What are the most common billing problems this template catches?

Common issues include mismatched dates of service, unsupported units, duplicate charges, and codes that do not match the chart notes. It also surfaces unbundling, upcoding indicators, non-covered administrative charges, and math errors in totals or patient responsibility. These are the kinds of deficiencies that often lead to overpayment or delayed payment.

Can this checklist be customized for different fee schedules or states?

Yes. You can adapt the charge review section to the applicable state workers' compensation fee schedule, contract terms, or payer-specific allowable amounts. You can also add fields for jurisdiction, adjuster notes, preauthorization rules, or provider network identifiers. The core structure stays the same even when the payment rules change.

How does this compare with an ad hoc bill review process?

An ad hoc review often depends on individual memory and leaves gaps in network verification, documentation matching, and charge validation.
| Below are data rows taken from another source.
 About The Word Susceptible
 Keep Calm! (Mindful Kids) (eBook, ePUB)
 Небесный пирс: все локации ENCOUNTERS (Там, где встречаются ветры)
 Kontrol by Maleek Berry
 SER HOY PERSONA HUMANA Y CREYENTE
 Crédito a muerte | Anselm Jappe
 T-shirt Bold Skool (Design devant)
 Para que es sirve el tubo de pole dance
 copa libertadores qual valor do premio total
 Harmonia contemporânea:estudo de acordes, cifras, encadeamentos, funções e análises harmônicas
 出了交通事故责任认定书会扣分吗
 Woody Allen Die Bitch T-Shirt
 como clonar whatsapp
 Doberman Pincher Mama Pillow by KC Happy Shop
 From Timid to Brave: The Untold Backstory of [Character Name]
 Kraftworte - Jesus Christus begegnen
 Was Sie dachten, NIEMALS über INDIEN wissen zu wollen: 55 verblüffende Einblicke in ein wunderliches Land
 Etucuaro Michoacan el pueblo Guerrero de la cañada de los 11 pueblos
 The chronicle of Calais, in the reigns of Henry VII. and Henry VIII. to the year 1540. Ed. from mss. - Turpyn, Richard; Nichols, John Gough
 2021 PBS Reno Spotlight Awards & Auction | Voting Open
This checklist standardizes the review so each bill is checked the same way and deficiencies are documented consistently. That makes it easier to defend payment decisions and track recurring provider issues.

What systems can this checklist connect to?

It can be used alongside claims management systems, document management tools, fee schedule references, and provider network directories. Many teams also link it to utilization review notes, authorization records, and payment audit logs. The checklist works best when the reviewer can access the bill, chart notes, and network status in one workflow.